[Work instructions] Identify each of the rows below that contains the word "green", and copy every such line in full.

[Supplied data]
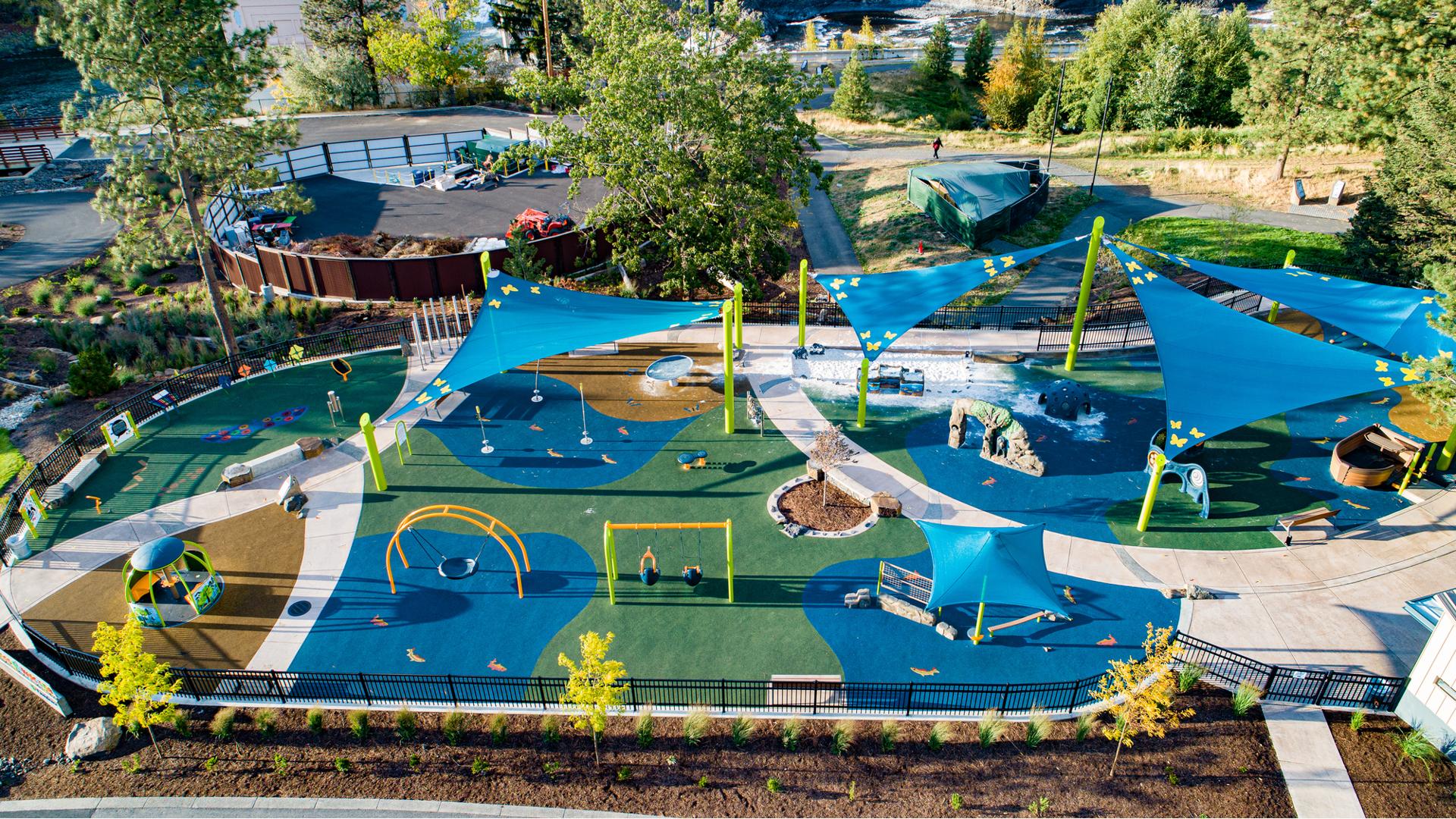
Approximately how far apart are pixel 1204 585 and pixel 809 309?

--

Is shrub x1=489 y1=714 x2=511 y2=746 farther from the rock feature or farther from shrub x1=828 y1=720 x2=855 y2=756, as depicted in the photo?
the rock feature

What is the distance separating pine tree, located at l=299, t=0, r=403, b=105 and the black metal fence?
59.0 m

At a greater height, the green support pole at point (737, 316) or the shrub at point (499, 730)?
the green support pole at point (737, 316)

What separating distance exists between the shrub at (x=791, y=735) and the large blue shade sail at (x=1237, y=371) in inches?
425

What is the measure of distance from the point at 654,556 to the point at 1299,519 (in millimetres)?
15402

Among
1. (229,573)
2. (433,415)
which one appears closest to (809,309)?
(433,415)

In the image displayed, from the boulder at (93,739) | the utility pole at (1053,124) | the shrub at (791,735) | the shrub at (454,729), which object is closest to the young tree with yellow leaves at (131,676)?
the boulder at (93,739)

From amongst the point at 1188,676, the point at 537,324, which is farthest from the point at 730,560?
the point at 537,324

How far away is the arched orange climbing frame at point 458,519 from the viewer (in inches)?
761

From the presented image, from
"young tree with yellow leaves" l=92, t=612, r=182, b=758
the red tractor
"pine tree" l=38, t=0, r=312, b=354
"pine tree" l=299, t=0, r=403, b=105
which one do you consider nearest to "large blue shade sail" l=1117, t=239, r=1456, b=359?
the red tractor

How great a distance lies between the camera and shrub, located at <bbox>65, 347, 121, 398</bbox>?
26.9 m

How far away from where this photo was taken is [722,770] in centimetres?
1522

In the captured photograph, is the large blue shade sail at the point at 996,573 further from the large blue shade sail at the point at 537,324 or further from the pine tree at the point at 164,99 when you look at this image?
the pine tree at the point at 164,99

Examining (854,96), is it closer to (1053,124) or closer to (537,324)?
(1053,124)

[Response]
At a greater height, the green support pole at point (737, 316) or the shrub at point (499, 730)?
the green support pole at point (737, 316)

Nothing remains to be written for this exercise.